*Task instructions*
1. Please copy the excerpt provided, starting at "A mechanism for" and ending at "Reflexivity at work.", swapping every "mechanism" for "tool".
2. In the excerpt provided, what are some states looking at floating at auction?

*Excerpt provided*
[Start of Attachment]

On 30 Jul 2003 10:23:01 -0700, (psyshrike)
wrote:

A mechanism for expressing this fact is what we are talking about,
nothing more.


I would take it that they haven't got a clue what is happening in
the world and feel that the traders have a grip on it and want
a mechanism to get their opinion.

Thats what the trading room says ... and they should know.


Reflexivity at work.

I am actually hoping this is some sort of trend. If you look at
PAM.Then look at polution emmissions trading that has been implimented
in europe it would seem we are on the verge of some sort of
governmental renaissance.

Governments that respected civil rights, begat free market economics.
Is sonny teaching pop a lesson? How much of public service could be
converted into open market tradable assets and futures?

Some states are looking at floating restricted driving lane rights at
auction (Buy yourself HOV lane access). Which begs the question, why
not float all driving licensing on the open market?

[End of Attachment]

*Given information*
[Start of Attachment]

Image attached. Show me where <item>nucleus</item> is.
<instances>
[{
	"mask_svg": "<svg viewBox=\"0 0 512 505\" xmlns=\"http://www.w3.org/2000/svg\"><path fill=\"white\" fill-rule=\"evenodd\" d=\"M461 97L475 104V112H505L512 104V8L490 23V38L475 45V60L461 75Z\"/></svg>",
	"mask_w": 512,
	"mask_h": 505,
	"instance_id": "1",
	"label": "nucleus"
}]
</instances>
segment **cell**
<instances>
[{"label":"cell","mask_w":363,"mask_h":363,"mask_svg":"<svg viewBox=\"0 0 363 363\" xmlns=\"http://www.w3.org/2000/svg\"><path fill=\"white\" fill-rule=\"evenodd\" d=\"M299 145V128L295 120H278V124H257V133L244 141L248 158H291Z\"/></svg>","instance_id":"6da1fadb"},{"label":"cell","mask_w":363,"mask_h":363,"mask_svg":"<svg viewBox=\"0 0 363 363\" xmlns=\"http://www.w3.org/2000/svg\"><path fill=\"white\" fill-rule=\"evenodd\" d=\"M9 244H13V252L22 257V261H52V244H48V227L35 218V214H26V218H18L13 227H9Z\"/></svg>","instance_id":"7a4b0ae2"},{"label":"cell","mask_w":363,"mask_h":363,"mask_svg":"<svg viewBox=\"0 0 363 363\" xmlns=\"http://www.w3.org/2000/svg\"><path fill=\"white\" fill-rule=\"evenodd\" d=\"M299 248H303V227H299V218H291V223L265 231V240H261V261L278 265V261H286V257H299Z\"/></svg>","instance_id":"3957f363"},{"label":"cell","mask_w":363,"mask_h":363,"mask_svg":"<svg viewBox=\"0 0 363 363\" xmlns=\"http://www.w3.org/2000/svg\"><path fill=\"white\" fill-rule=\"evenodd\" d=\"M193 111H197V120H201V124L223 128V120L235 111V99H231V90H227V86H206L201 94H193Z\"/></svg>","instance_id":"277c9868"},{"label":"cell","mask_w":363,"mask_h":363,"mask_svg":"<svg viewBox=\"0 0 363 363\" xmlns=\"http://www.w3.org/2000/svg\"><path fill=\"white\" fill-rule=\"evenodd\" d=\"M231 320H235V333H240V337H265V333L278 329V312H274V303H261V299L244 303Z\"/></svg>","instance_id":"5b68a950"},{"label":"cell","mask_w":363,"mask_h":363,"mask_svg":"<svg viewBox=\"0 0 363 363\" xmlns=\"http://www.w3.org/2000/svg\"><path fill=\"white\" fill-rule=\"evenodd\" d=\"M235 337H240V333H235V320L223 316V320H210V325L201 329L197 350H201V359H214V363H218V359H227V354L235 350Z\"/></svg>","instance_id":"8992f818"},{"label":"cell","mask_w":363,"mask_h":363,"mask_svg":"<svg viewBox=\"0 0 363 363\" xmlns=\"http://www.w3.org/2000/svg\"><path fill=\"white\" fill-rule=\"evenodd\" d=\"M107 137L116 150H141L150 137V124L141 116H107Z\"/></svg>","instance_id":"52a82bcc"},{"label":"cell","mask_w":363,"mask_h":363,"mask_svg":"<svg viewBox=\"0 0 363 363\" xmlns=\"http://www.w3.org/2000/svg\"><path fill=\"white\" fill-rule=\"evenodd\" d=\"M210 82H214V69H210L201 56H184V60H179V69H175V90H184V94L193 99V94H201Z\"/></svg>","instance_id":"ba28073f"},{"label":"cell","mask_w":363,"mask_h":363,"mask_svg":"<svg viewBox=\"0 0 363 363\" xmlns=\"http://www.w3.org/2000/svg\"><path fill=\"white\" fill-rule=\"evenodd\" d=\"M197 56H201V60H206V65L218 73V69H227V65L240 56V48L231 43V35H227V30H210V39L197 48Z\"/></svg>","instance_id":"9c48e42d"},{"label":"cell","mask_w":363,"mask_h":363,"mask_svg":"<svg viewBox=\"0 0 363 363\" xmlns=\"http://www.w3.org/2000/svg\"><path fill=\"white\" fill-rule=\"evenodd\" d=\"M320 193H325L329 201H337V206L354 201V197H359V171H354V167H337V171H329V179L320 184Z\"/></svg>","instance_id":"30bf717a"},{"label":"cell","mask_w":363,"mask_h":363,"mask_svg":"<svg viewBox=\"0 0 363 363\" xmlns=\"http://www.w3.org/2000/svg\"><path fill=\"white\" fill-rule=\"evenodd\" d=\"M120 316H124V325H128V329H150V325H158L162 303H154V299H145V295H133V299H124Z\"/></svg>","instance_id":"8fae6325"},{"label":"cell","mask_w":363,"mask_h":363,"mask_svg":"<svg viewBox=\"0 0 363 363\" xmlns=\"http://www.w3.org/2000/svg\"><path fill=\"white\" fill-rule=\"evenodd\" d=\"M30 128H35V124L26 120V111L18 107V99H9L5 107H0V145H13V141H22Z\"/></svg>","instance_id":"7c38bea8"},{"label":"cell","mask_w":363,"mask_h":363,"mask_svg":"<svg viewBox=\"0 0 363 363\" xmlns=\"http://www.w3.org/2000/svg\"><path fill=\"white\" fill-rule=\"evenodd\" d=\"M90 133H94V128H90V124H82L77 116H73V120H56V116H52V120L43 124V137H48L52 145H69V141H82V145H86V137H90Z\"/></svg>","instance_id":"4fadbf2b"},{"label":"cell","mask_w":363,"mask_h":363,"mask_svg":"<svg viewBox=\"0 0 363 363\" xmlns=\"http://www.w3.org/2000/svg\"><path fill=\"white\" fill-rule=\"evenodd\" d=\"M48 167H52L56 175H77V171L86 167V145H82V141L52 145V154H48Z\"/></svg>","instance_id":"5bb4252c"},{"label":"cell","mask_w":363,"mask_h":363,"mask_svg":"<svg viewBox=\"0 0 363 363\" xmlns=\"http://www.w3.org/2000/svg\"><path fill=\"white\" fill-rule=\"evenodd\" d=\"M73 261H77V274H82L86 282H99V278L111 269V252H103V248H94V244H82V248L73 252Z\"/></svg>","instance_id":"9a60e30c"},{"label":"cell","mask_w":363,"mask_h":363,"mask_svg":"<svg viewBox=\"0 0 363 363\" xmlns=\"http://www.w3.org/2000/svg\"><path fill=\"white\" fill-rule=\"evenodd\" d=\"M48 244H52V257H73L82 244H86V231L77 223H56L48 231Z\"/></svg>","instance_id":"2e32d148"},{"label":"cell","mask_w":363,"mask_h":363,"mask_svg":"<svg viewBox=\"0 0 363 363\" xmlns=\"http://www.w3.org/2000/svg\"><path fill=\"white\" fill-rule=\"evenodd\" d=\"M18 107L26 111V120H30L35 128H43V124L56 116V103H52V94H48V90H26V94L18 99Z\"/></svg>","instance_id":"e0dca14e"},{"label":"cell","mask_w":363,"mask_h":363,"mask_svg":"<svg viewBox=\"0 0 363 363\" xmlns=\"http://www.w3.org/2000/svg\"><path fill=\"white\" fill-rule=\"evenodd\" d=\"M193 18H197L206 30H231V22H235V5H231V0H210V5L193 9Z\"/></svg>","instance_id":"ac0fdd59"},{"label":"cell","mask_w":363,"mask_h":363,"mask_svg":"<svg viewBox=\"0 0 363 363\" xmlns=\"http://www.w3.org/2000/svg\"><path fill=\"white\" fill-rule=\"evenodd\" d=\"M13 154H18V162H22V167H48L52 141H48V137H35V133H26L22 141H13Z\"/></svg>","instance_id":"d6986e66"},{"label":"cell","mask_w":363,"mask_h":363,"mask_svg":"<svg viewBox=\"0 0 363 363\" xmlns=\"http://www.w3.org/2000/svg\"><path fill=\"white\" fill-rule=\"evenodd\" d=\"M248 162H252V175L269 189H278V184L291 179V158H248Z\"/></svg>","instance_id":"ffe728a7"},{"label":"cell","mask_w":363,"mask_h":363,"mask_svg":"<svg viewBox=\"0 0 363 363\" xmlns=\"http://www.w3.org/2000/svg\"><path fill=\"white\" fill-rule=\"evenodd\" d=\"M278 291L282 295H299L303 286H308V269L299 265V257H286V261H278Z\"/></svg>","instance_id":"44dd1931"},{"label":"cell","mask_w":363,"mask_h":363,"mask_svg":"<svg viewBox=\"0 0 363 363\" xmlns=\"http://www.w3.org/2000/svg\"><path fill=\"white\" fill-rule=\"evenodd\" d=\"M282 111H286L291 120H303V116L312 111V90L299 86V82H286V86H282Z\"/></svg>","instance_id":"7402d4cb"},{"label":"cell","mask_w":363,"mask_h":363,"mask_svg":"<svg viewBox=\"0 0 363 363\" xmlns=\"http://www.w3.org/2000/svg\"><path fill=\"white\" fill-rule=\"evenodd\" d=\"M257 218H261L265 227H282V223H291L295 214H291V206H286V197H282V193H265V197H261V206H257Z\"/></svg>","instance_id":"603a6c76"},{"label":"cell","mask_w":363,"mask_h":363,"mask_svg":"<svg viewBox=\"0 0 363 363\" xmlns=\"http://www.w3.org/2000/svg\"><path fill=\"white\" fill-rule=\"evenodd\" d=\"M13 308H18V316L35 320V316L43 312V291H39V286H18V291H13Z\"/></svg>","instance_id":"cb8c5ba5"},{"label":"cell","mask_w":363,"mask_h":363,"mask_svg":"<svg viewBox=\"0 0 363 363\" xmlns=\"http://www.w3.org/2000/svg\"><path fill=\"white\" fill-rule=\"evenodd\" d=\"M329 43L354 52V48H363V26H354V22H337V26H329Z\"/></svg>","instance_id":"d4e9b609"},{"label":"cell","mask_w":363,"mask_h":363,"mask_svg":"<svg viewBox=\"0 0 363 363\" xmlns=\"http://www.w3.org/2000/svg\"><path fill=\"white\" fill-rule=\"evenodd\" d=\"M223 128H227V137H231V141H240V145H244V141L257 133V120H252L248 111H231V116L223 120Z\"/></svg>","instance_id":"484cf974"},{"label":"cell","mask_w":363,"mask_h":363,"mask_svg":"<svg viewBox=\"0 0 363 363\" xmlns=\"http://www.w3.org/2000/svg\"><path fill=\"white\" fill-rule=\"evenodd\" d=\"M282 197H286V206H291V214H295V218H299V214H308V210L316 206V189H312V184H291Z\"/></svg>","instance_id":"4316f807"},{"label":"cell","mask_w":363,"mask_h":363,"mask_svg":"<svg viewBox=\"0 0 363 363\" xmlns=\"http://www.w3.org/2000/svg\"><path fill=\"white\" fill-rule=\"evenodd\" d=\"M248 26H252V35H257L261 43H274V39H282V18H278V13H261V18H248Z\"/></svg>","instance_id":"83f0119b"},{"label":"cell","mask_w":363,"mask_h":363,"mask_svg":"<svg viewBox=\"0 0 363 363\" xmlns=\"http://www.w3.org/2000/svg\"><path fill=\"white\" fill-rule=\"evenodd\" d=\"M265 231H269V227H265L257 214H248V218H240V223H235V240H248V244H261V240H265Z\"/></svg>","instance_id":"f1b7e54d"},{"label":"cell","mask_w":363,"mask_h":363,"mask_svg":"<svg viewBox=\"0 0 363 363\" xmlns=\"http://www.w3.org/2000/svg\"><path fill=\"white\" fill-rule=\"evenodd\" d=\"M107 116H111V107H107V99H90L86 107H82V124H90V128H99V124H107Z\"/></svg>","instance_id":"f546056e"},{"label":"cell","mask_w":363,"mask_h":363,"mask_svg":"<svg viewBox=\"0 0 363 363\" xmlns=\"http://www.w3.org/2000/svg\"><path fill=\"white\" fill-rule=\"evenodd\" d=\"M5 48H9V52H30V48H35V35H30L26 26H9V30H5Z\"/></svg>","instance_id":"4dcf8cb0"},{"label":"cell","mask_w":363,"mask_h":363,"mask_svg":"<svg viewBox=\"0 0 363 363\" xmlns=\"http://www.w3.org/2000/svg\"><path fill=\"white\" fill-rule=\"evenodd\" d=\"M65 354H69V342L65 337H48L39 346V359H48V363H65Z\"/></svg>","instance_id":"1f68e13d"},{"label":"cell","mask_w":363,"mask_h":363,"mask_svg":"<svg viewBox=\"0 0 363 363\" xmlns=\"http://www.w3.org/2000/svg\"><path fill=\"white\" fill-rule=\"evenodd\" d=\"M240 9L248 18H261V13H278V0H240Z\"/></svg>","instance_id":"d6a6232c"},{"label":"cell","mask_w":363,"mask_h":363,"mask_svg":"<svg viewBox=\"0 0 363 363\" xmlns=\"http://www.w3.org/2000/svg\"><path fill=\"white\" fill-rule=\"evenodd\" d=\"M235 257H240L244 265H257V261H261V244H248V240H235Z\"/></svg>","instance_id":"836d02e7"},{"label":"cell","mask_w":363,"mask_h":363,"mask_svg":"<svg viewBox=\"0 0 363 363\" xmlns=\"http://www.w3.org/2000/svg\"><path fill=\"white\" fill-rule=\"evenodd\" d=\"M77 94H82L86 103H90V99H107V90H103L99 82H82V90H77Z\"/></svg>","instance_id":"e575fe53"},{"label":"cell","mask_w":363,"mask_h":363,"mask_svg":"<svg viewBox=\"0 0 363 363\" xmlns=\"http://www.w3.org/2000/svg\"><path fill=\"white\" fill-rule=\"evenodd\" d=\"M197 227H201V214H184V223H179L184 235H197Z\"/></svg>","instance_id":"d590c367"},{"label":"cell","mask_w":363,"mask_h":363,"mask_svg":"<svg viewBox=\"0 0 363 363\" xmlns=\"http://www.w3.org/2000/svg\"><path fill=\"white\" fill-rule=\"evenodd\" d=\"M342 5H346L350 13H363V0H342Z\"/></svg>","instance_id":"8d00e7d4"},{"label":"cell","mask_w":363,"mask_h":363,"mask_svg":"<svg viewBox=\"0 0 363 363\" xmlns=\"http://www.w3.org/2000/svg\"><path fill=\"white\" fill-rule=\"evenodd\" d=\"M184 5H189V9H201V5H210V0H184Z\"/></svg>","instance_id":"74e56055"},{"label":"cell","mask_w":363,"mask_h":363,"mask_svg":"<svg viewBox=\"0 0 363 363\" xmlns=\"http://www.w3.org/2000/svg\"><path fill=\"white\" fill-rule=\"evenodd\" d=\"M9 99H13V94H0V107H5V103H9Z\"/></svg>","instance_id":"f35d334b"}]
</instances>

[End of Attachment]

*Response list*
1.
A tool for expressing this fact is what we are talking about,
nothing more.


I would take it that they haven't got a clue what is happening in
the world and feel that the traders have a grip on it and want
a tool to get their opinion.

Thats what the trading room says ... and they should know.


Reflexivity at work.

2. Restricted driving lane rights, meaning HOV lane access.